◆ **Task requirements**
Please pull every line containing the word "among" from the data below and copy each of those lines in full.

◆ **Extracted data**
******************************
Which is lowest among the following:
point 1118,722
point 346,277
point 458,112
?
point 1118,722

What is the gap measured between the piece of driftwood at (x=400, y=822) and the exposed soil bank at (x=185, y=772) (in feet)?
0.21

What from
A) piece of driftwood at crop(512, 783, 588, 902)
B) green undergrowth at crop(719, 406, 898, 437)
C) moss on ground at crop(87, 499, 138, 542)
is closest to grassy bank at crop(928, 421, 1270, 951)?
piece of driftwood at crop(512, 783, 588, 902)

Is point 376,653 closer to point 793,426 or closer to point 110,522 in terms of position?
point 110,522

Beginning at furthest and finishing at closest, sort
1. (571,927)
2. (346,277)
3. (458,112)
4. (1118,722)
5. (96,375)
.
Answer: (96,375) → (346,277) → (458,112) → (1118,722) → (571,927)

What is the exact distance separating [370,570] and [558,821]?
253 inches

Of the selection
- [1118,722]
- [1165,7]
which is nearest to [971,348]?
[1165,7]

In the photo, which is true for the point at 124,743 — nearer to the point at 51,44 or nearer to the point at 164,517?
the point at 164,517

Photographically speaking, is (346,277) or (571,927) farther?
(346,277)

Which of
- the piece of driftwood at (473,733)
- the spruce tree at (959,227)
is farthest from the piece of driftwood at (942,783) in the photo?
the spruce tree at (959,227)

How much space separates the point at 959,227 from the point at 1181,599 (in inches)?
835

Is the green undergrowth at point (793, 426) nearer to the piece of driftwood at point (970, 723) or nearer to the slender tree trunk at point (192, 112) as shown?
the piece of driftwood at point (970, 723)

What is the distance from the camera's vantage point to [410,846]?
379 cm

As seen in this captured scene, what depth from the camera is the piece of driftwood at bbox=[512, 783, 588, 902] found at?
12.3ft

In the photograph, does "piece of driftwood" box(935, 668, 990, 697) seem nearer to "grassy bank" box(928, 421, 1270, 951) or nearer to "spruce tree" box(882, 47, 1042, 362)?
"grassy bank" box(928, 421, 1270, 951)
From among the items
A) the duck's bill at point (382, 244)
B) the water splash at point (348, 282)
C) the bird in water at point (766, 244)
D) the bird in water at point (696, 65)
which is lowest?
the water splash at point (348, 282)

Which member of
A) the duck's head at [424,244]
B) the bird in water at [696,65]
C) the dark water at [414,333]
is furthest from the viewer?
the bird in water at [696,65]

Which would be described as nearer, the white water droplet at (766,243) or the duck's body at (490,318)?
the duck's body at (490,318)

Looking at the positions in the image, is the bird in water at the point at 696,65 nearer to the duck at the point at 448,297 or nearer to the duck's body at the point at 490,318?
******************************
◆ **Answer to the problem**
Which is lowest among the following:
From among the items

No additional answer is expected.